Re: tf-idf + svd + cosine similarity

Stefan Wienert Tue, 14 Jun 2011 15:11:01 -0700

Dmitriy, be aware: there was a bug in none.png... I deleted it a minute ago, see
http://the-lord.de/img/beispielwerte.pdf
for better results.


First... U or V are the singular values not the eigenvectors ;)

Lanczos-SVD in mahout is computing the eigenvectors of M*M (it
multiplies the input matrix with the transposed one)

As a fact, I don't need U, just V, so I need to transpose M (because
the eigenvectors of MM* = V).

So... normalizing the eigenvectors: Is the cosine similarity not doing
this? or ignoring the length of the vectors?
http://en.wikipedia.org/wiki/Cosine_similarity

my parameters for ssvd:
--rank 100
--oversampling 10
--blockHeight 227
--computeU false
--input
--output

the rest should be on default.

acutally I do not really know what these oversampling parameter means...

2011/6/14 Dmitriy Lyubimov <dlie...@gmail.com>:
> Interesting.
>
> (I have one confusion of mine RE: lanczos -- is it computing U
> eigenvectors or V? The doc says "eigenvectors" but doesn't say left or
> right. if it's V (right eigenvectors) this sequence should be fine).
>
> With ssvd i don't do transpose, i just do coputation of U which will
> produce document singular vectors directly.
>
> Also, i am not sure that Lanczos actually normalizes the eigenvectors,
> but SSVD does (or multiplies normalized version by square root of a
> singlular value, whichever requested). So depending on which space
> your rotate results in, cosine similarities may be different. I assume
> you used normalized (true) eigenvectors from ssvd.
>
> Also would be interesting to know what oversampling parameter you (p) you 
> used.
>
> Thanks.
> -d
>
>
> On Tue, Jun 14, 2011 at 2:04 PM, Stefan Wienert <ste...@wienert.cc> wrote:
>> So... lets check the dimensions:
>>
>> First step: Lucene Output:
>> 227 rows (=docs) and 107909 cols (=tems)

▶ _DIRECTIONS_:
• 1. In the thread about tf-idf, SVD and cosine similarity, rewrite the part that opens with the words containing "So... normalizing the" and closes with "be on default.", changing "parameters" to "settings".
• 2. Answer these questions from the thread about tf-idf, SVD and cosine similarity:
(a) What value was given for the rank parameter of ssvd?
(b) How many rows and columns did the Lucene output have?
(c) Of U and V, which one does Stefan say he needs?
• 3. Continue the thread about tf-idf, SVD and cosine similarity from the point where it stops.

▶ _SUPPLIED ENTRIES_:
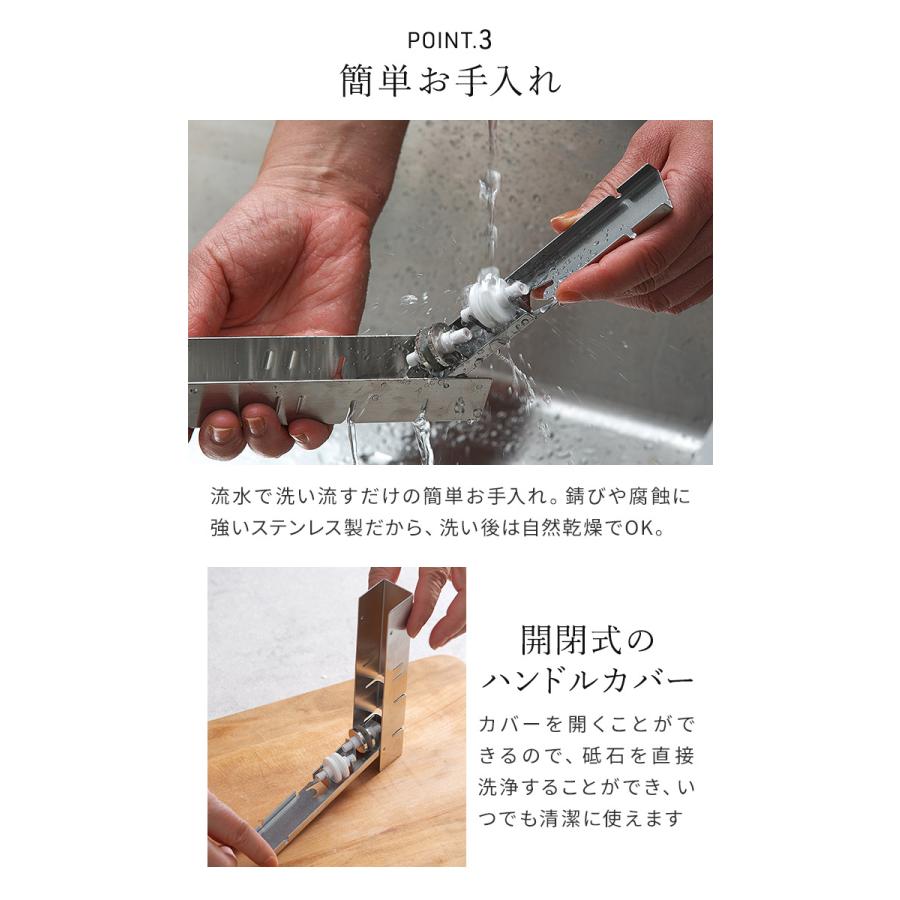 POINT.3
簡単お手入れ

流水で洗い流すだけの簡単お手入れ。錆びや腐蝕に強いステンレス製だから、洗い後は自然乾燥でOK。

開閉式のハンドルカバー

カバーを開くことができるので、砥石を直接洗浄することができ、いつでも清潔に使えます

▶ _EXPECTED OUTPUTS_:
• 1.
So... normalizing the eigenvectors: Is the cosine similarity not doing
this? or ignoring the length of the vectors?
http://en.wikipedia.org/wiki/Cosine_similarity

my settings for ssvd:
--rank 100
--oversampling 10
--blockHeight 227
--computeU false
--input
--output

the rest should be on default.

• 2.
(a) 100
(b) 227 rows (documents) and 107909 columns (terms)
(c) V

• 3.
>>
>> transposed to:
>> 107909 rows and 227 cols
>>
>> reduced with svd (rank 100) to:
>> 99 rows and 227 cols
>>
>> transposed to: (actually there was a bug (with no effect on the SVD
>> result but on NONE result))
>> 227 rows and 99 cols
>>
>> So... now the cosine results are very similar to SVD 200.
>>
>> Results are added.
>>
>> @Sebastian: I will check if the bug affects my results.
>>
>> 2011/6/14 Fernando Fernández <fernando.fernandez.gonza...@gmail.com>:
>>> Hi Stefan,
>>>
>>> Are  you sure you need to transpose the input marix? I thought that what you
>>> get from lucene index was already document(rows)-term(columns) matrix, but
>>> you say that you obtain term-document matrix and transpose it. Is this
>>> correct? What are you using to obtain this matrix from Lucene? Is it
>>> possible that you are calculating similarities with the wrong matrix in some
>>> of the two cases? (With/without dimension reduction).
>>>
>>> Best,
>>> Fernando.
>>>
>>> 2011/6/14 Sebastian Schelter <s...@apache.org>
>>>
>>>> Hi Stefan,
>>>>
>>>> I checked the implementation of RowSimilarityJob and we might still have a
>>>> bug in the 0.5 release... (f**k). I don't know if your problem is caused by
>>>> that, but the similarity scores might not be correct...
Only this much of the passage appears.